The Presbyterian church called a meeting to decide what to do about their squirrel infestation. After much prayer and consideration, they concluded that the squirrels were predestined to be there, and they should not interfere with God’s divine will.
At the Baptist church, the squirrels had taken an interest in the baptistery. The deacons met and decided to put a water-slide on the baptistery and let the squirrels drown themselves. The squirrels liked the slide and, unfortunately, knew instinctively how to swim, so twice as many squirrels showed up the following week.
The Lutheran church decided that they were not in a position to harm any of God’s creatures. So, they humanely trapped their squirrels and set them free near the Baptist church. Two weeks later, the squirrels were back when the Baptists took down the water-slide.

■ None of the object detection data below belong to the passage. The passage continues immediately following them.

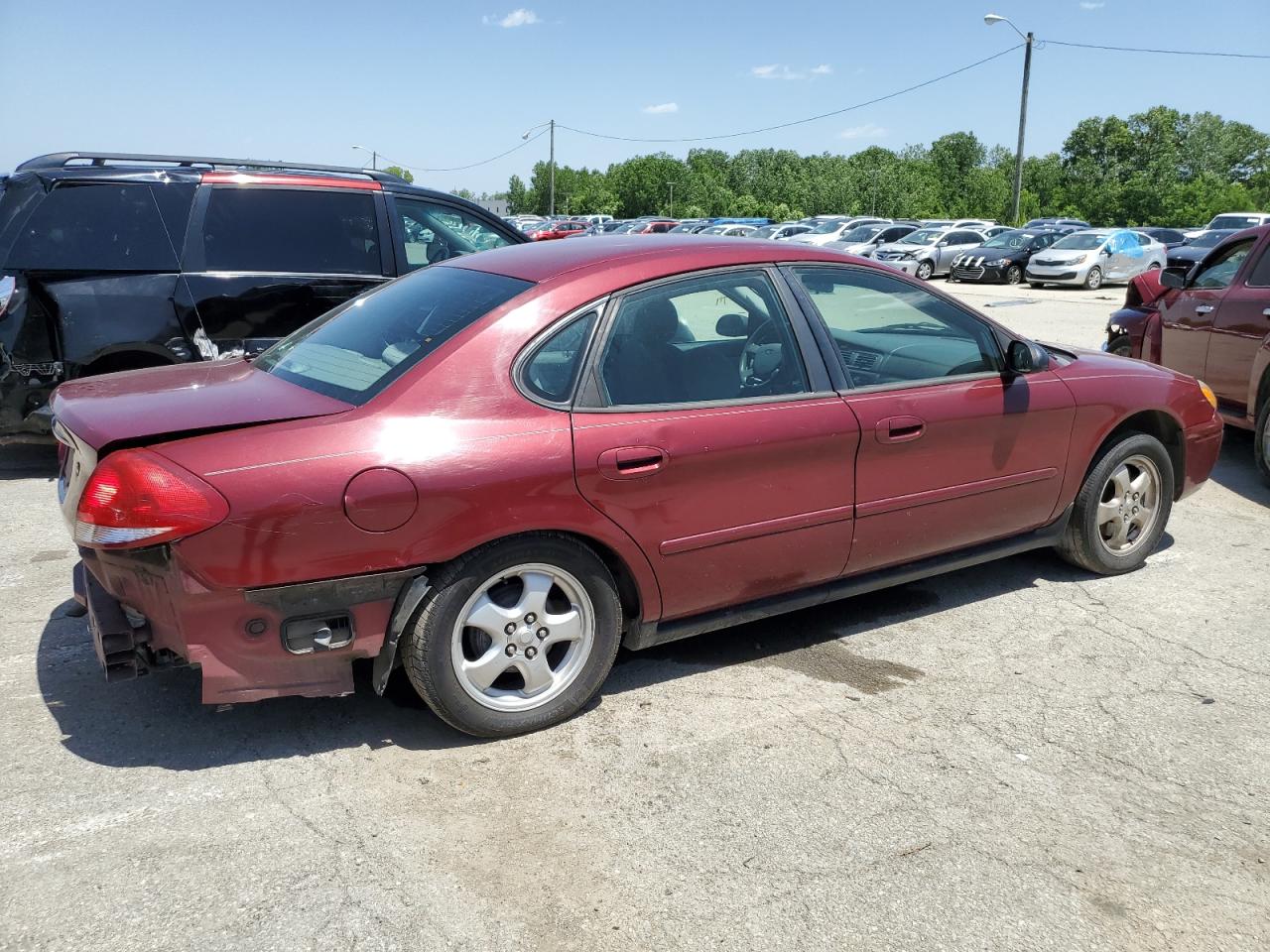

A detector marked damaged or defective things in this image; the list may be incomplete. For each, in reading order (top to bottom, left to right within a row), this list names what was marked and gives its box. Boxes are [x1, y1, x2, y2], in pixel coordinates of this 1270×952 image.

wrecked vehicle [0, 154, 524, 442]
cracked pavement [0, 280, 1262, 948]
wrecked vehicle [57, 232, 1222, 738]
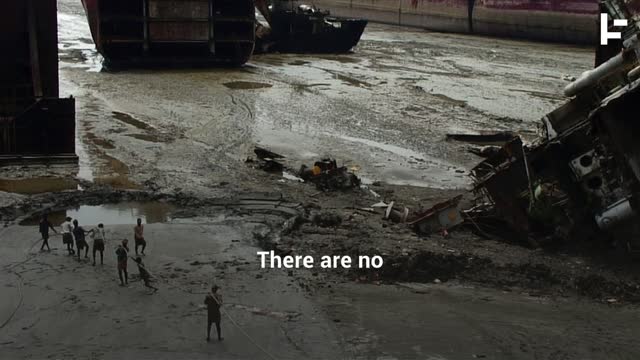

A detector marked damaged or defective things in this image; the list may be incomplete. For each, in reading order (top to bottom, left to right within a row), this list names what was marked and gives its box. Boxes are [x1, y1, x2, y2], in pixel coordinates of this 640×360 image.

rusted ship hull [81, 0, 256, 67]
rusted ship hull [310, 0, 600, 44]
rusty metal wreckage [462, 0, 640, 253]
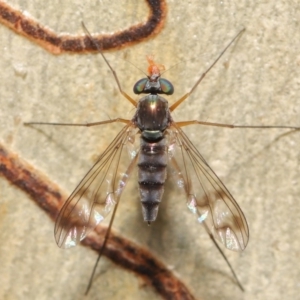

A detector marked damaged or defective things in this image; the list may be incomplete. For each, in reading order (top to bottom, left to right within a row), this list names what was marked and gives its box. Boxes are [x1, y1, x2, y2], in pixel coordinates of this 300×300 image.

rusted metal strand [0, 0, 166, 54]
rusted metal strand [0, 144, 197, 300]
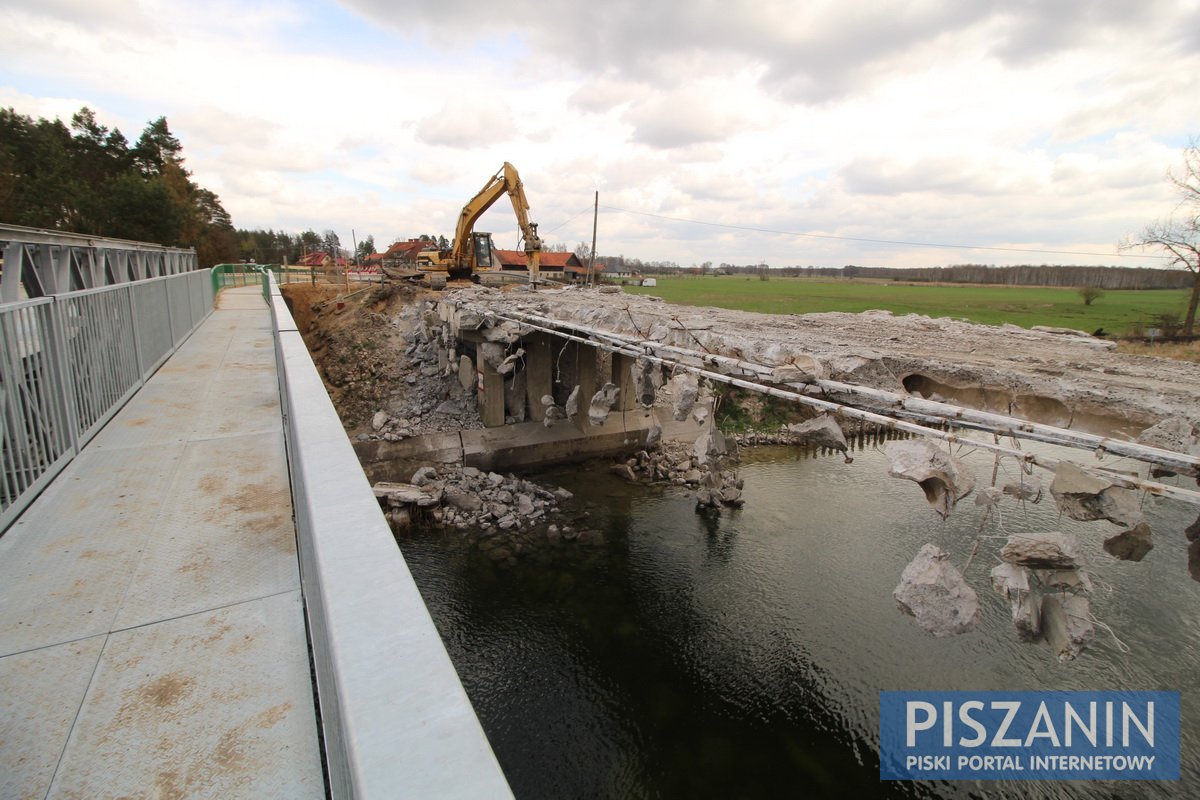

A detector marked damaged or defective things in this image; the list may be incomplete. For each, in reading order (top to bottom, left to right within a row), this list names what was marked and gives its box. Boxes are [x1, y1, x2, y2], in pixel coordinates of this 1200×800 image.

The Episcopalians tried a much more unique path by setting out pans of whiskey around their church in an effort to kill the squirrels with alcohol poisoning. They sadly learned how much damage a band of drunk squirrels can do.
But the Catholic church came up with a more creative strategy! They baptized all the squirrels and made them members of the church Now they only see them at Christmas and Easter.
Not much was heard from the Jewish synagogue. They took the first squirrel and circumcised him. They haven’t seen a squirrel since.
3 thoughts on “Dealing with the Squirrels”
Ha! I love the little critters, but they can be destructive. I had one that visited my patio and lived in a Texas Elm that overhung that patio. She was a girl, so I named her Daisy. She would eat peanuts from my hand and tired to follow me into the house a few times. She did jump into my lap once and grab the bag of peanuts, and she bit me once, but not fatally. Good post.
Hi Phil….You are a fabulous writer. You should have books out there…advertised by Tucker Carlson.
Thank you. I am working on one now, but can’t stop writing short stories about my crazy family. I’ trying to post less political rants because I realized it doesn’t do a darn bit of good except to make my blood pressure spike.